Stanford University pathologist Michael Angelo and colleagues imaged slices of placental tissue treated with metal ions chemically linked to antibodies capable of latching onto signature compounds on the surfaces of cells, focusing on samples where placental cells had attached to the wall of the uterus.
By imaging multiple samples at different stages of this process, from 6 to 20 weeks' gestation, researchers plotted interactions between placental cells and the mother's immune cells and arteries – both of which adjust to accommodate the placenta.
We can see, in exquisite detail, how this remodeling process "allows peaceful coexistence between genetically distinct maternal uterine and fetal placental cells," according to two cell biologists at the Wellcome Sanger Institute, Roser Vento-Tormo and Roser Vilarrasa-Blasi, who penned a commentary about the collection of new papers.
As for the intestine, this meters-long organ is where millions of microbes jostle about, ultra-processed foods trigger inflammation, and cells are plugged into the body's 'second brain'.
Snyder's team discovered drastic shifts in how cells were arranged along the length of the intestine. They sketched out distinct neighborhoods stacked with immune cells ready to launch into action and stumbled upon new subtypes of epithelial cells that line the gut.

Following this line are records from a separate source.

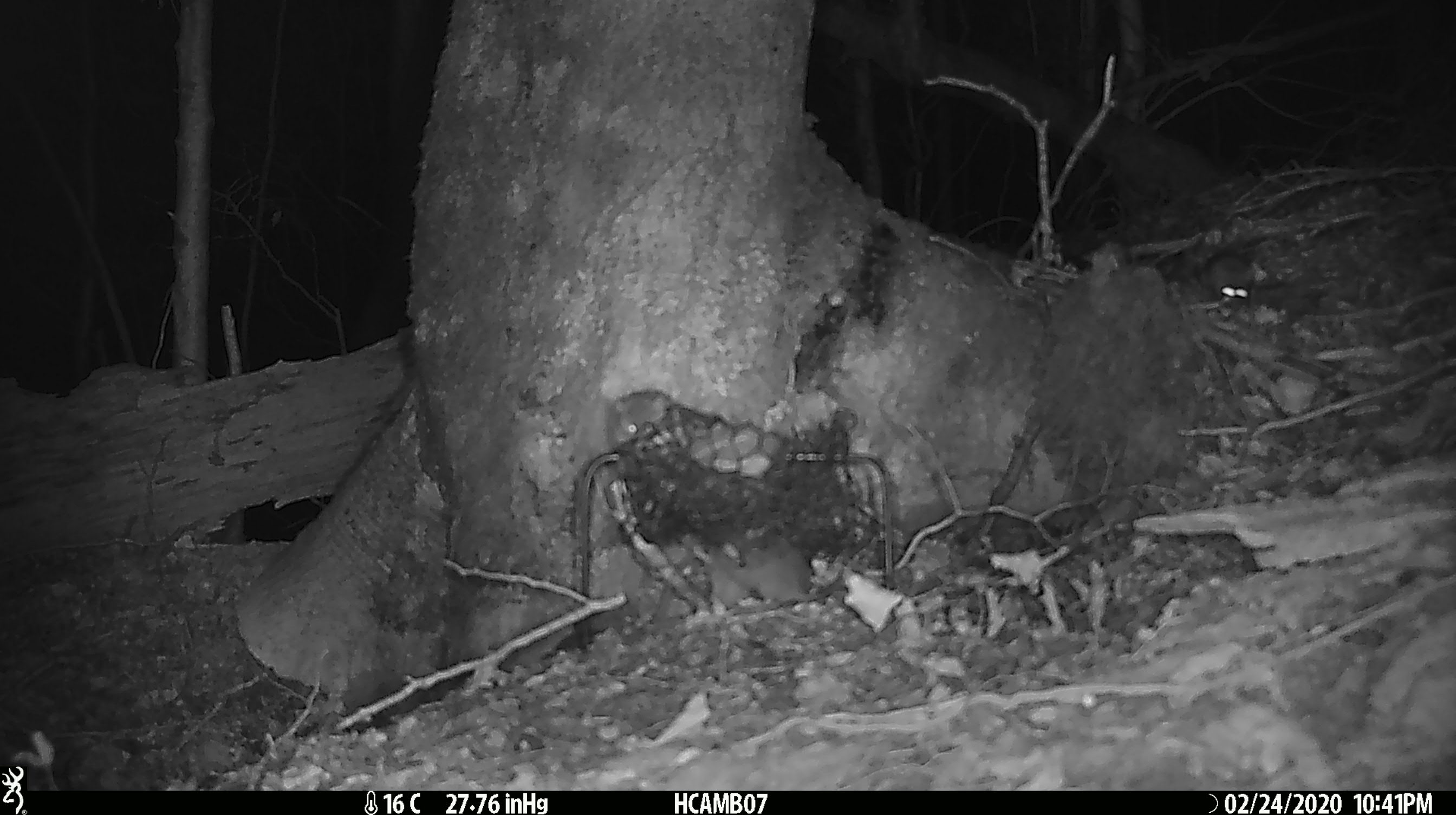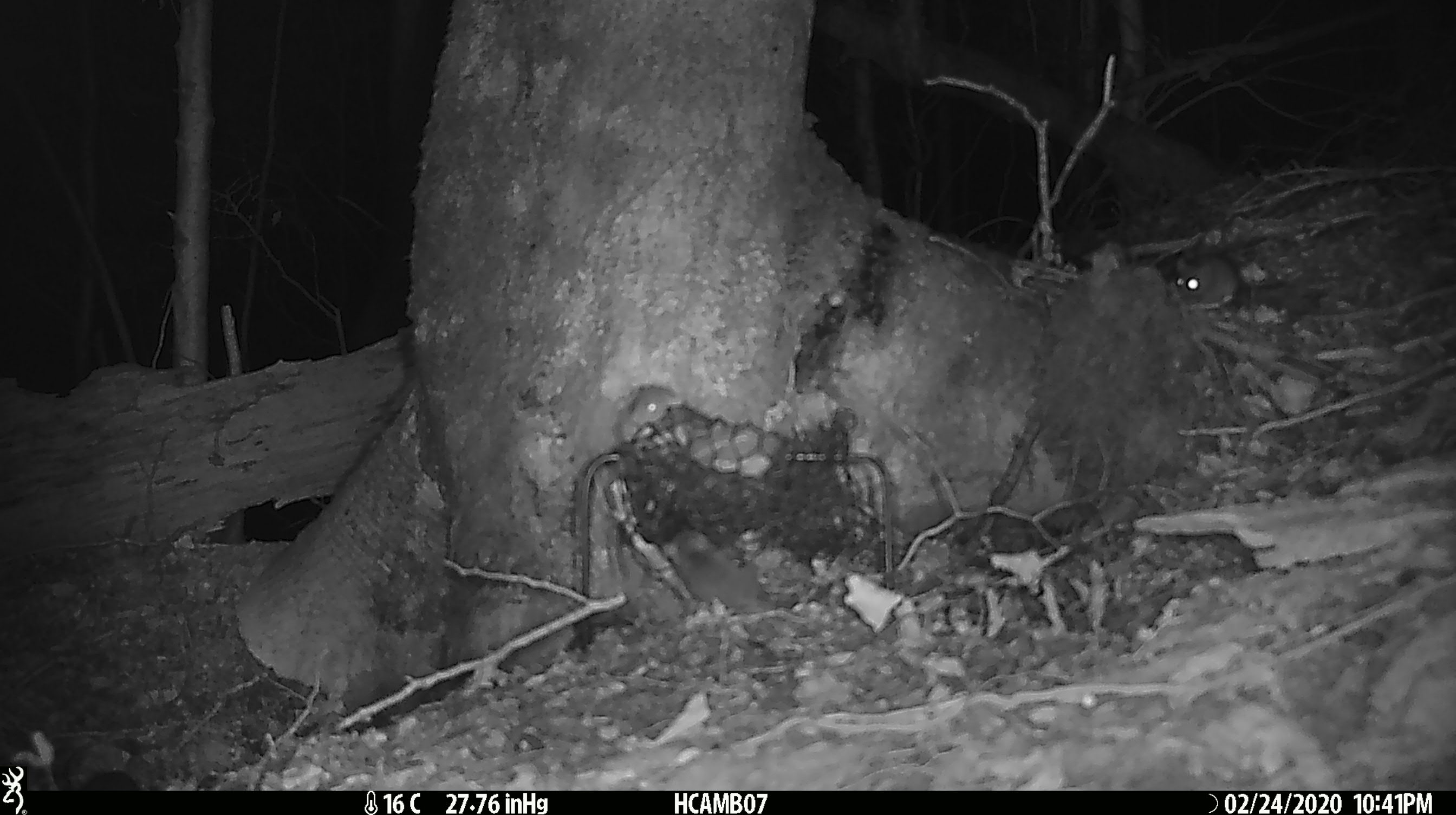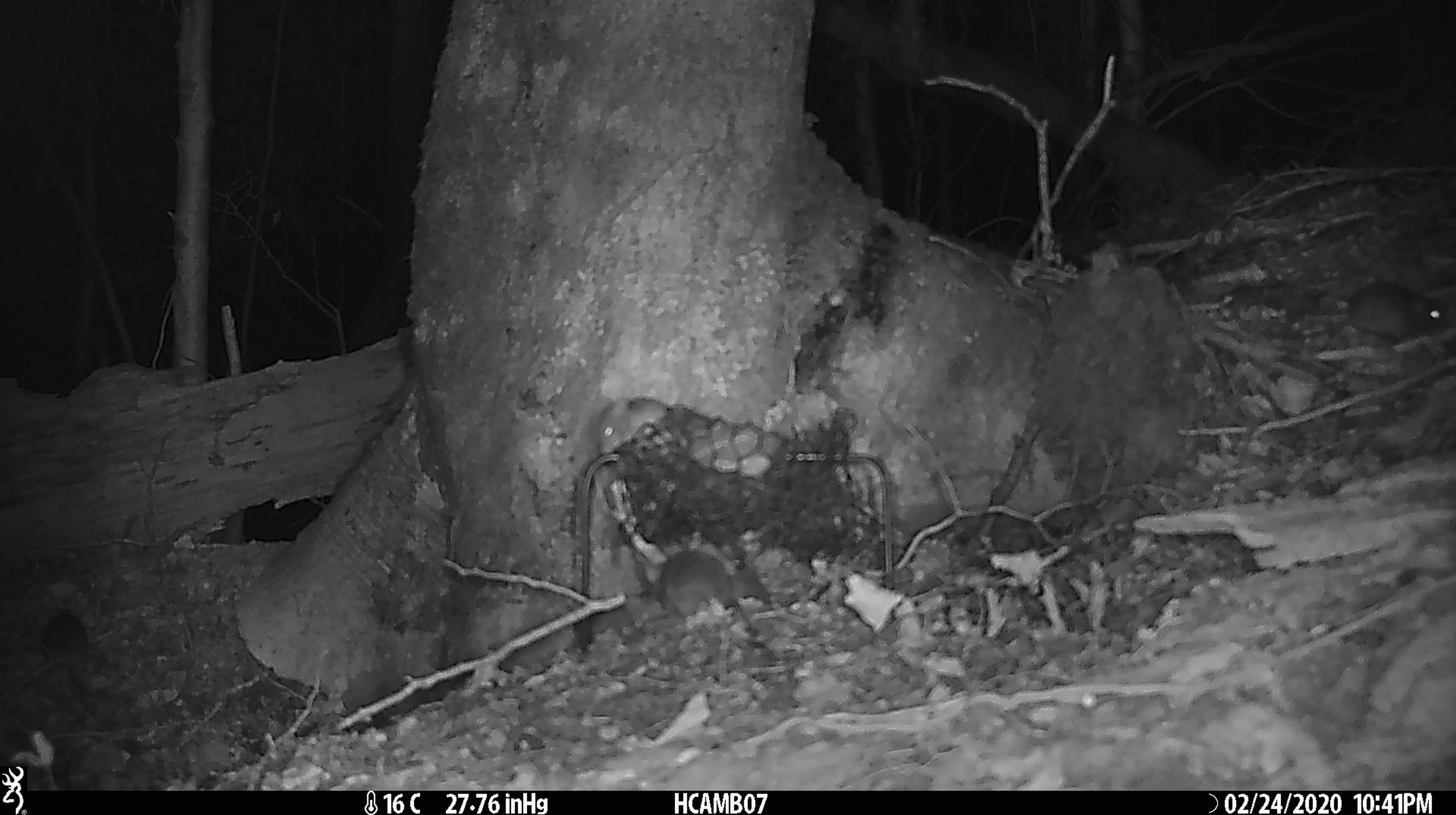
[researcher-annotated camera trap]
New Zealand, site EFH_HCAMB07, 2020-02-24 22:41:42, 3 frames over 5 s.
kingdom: Animalia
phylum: Chordata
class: Mammalia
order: Rodentia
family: Muridae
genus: Mus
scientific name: Mus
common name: mouse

Further imaging of the ruffled surfaced of the intestine and its layers could reveal new insights about how inflammatory bowel diseases, mood disorders, or even neurodegenerative diseases develop.
Kidneys, too, do so much for the body. They pump blood to clean it of toxins and waste products, but often fail or become diseased and need replacing.

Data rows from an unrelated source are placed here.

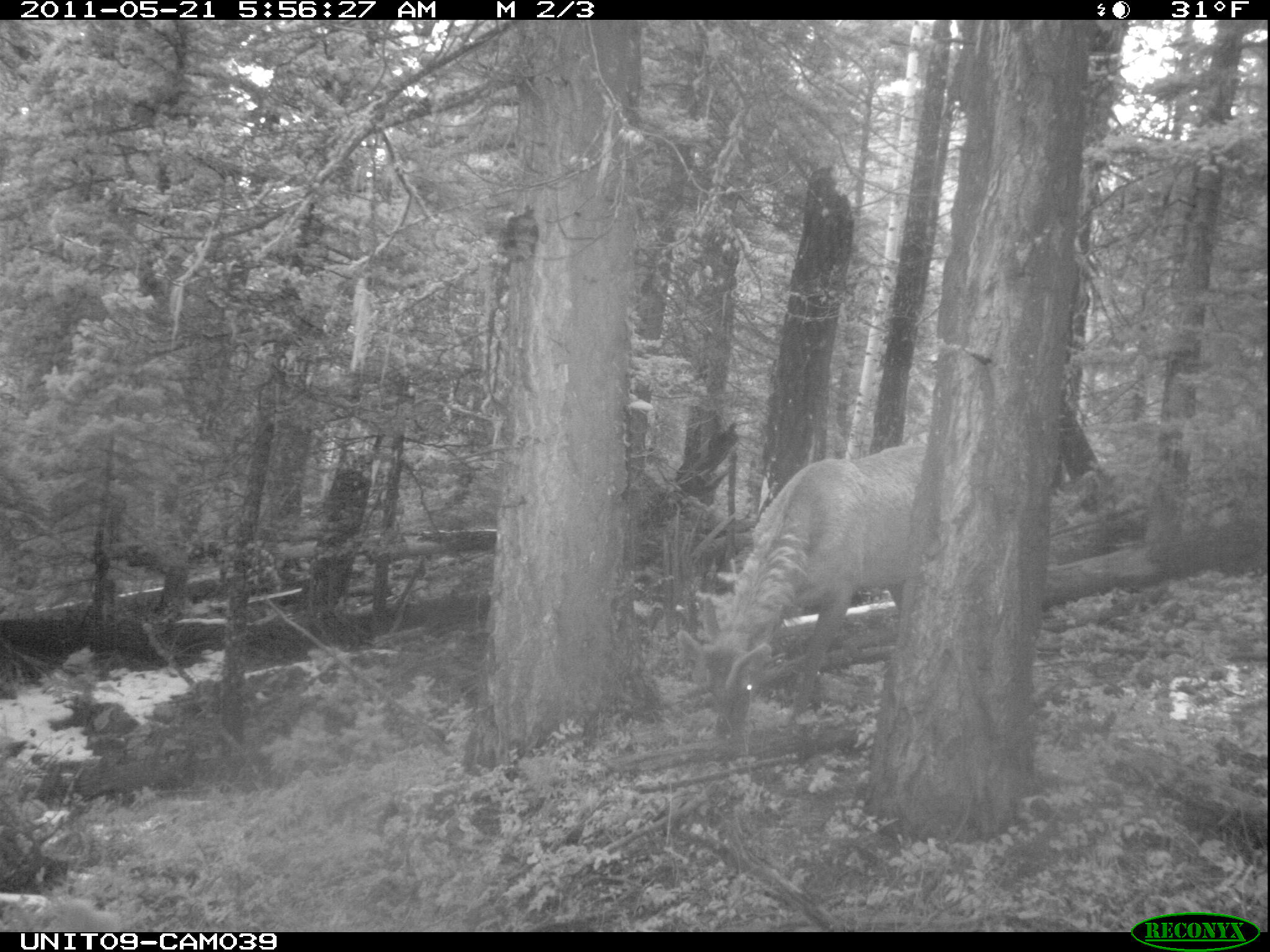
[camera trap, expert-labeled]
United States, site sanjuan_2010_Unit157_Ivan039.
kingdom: Animalia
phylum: Chordata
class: Mammalia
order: Artiodactyla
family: Cervidae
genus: Cervus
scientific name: Cervus elaphus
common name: red deer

Sampling more than 90 kidneys, Jain and colleagues outlined communication channels between cells and located cells in which repair pathways become defective during acute kidney injury or chronic kidney disease.
"We looked at how kidney cells are organized, their molecular identities, and how they shift from healthy to diseased states," explains Jain, who led the kidney imaging study.
"With this knowledge, we can start thinking about the drugs or small molecule targets that can prevent progression to disease or promote recovery from injury."
Bear in mind these images were taken using a small number of precious samples generously donated by people undergoing surgery and volunteering to participate in research.
A much harder task will be appreciating the structural differences in organs that exist between different groups and populations that can have real health consequences, even when we're all made to roughly the same body plan.
The papers and the accompanying commentary have been published together in Nature.